___ Source material

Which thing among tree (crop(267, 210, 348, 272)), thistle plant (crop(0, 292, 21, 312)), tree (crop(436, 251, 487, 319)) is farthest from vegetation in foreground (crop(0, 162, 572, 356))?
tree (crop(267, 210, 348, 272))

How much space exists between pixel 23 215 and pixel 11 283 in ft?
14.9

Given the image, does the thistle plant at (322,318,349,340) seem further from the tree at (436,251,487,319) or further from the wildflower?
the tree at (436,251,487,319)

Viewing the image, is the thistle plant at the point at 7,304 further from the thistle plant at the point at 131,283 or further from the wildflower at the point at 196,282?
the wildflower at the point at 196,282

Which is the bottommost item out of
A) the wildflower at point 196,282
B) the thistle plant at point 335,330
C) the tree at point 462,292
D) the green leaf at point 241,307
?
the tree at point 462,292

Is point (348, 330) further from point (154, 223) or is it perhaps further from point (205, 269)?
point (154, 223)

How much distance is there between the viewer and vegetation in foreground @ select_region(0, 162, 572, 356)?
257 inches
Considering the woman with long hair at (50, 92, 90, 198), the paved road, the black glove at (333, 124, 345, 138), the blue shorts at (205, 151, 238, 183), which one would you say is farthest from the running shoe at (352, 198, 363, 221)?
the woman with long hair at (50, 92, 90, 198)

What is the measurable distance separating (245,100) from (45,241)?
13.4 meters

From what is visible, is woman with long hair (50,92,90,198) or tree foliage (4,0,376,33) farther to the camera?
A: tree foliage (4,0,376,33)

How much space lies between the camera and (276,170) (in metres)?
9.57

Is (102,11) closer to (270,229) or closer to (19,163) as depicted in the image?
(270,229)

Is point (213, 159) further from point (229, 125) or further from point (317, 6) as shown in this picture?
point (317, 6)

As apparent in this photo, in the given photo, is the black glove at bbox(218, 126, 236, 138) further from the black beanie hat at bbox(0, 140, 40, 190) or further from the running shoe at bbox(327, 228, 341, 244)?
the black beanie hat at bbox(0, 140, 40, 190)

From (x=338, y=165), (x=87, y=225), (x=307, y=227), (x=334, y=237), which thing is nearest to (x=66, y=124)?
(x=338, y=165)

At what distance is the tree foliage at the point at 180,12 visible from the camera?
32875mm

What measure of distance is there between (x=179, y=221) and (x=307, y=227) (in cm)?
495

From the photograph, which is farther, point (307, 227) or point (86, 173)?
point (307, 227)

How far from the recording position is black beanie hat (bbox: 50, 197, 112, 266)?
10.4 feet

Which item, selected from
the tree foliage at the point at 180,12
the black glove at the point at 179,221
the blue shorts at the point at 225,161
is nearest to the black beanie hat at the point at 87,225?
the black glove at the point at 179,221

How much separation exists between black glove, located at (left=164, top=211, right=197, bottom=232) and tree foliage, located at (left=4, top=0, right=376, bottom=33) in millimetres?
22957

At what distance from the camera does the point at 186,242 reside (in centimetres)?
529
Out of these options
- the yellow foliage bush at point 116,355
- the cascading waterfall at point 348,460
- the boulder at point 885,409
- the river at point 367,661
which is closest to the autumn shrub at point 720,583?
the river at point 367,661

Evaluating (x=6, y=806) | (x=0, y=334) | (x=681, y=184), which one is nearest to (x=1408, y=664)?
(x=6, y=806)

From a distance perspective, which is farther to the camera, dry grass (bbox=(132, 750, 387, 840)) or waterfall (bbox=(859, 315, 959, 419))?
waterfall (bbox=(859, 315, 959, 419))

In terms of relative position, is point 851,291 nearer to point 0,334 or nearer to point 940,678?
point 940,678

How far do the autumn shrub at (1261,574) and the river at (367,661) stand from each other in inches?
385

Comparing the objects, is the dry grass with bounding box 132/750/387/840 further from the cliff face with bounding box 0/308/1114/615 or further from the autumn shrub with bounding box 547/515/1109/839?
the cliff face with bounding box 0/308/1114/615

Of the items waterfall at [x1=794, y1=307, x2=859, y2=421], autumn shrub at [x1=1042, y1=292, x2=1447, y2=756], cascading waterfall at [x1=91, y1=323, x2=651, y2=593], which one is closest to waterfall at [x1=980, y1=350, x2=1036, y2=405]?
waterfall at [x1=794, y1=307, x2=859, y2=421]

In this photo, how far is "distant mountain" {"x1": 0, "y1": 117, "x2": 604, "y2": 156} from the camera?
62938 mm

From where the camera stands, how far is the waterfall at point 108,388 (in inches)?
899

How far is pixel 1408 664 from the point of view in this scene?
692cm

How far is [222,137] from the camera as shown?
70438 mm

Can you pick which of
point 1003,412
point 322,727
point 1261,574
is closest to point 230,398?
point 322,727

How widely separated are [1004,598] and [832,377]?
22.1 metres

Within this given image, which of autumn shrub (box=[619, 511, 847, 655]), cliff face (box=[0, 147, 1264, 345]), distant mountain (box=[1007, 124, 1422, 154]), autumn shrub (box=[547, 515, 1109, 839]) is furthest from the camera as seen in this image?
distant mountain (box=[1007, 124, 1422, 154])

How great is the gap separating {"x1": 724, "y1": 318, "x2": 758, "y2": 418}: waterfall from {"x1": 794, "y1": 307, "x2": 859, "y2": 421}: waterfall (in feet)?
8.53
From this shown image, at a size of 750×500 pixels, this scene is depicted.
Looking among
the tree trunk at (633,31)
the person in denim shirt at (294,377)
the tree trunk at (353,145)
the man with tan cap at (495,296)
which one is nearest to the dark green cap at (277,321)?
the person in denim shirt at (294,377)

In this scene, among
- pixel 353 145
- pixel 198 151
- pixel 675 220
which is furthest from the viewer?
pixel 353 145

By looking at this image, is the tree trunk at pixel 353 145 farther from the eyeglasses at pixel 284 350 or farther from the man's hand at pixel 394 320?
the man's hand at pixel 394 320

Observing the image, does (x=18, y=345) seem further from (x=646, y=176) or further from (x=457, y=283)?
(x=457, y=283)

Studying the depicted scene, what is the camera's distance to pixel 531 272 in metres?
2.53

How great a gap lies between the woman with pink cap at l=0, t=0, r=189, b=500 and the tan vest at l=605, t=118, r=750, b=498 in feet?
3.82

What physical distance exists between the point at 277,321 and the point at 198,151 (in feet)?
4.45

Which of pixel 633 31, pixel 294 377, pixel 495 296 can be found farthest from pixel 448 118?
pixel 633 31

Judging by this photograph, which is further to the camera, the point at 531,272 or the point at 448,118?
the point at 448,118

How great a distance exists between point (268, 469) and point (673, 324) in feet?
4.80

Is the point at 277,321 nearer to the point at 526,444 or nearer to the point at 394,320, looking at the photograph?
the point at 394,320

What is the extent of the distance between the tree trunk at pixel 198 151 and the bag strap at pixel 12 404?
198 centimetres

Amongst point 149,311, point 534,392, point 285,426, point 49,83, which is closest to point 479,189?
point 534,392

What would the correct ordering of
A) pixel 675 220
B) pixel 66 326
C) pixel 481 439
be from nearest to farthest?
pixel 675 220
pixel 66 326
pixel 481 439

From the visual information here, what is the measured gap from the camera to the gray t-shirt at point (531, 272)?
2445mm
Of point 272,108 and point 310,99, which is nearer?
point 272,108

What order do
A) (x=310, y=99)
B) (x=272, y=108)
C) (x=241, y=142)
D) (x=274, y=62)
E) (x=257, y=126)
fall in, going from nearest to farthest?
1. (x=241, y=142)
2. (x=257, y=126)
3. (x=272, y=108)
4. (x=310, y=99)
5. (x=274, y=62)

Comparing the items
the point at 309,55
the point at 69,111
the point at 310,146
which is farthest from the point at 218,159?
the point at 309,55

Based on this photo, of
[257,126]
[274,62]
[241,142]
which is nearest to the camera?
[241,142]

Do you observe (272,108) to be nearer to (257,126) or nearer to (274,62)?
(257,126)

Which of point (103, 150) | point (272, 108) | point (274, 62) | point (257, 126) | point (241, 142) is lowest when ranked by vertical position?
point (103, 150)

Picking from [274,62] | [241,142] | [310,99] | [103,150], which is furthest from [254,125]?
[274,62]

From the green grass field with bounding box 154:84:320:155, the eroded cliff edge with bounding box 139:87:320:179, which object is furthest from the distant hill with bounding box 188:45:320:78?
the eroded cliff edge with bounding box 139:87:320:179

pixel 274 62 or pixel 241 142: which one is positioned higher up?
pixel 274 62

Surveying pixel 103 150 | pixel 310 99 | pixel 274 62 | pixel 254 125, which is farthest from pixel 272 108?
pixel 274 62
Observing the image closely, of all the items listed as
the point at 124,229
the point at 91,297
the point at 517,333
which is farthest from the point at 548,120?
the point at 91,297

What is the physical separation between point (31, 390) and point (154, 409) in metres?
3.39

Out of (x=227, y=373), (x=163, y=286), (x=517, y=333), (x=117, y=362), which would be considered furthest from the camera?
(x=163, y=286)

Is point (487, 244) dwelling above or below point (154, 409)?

______

Task requirements: The required output is the exact sequence of lines from the one containing "Picking from [274,62]" through the end of the listing, both endpoints included.

The output:
Picking from [274,62] | [241,142] | [310,99] | [103,150], which is furthest from [254,125]?
[274,62]

From the green grass field with bounding box 154:84:320:155, the eroded cliff edge with bounding box 139:87:320:179, which object is furthest from the distant hill with bounding box 188:45:320:78?
the eroded cliff edge with bounding box 139:87:320:179

pixel 274 62 or pixel 241 142: which one is positioned higher up?
pixel 274 62

Surveying pixel 103 150 | pixel 310 99 | pixel 274 62 | pixel 254 125, which is farthest from pixel 272 108?
pixel 274 62
Observing the image closely, of all the items listed as
the point at 124,229
the point at 91,297
the point at 517,333
which is farthest from the point at 548,120?
the point at 91,297

What is the physical separation between point (31, 390) and point (154, 409) in metres?
3.39

Out of (x=227, y=373), (x=163, y=286), (x=517, y=333), (x=117, y=362), which would be considered furthest from the camera?
(x=163, y=286)

Is point (487, 244) dwelling above or below point (154, 409)?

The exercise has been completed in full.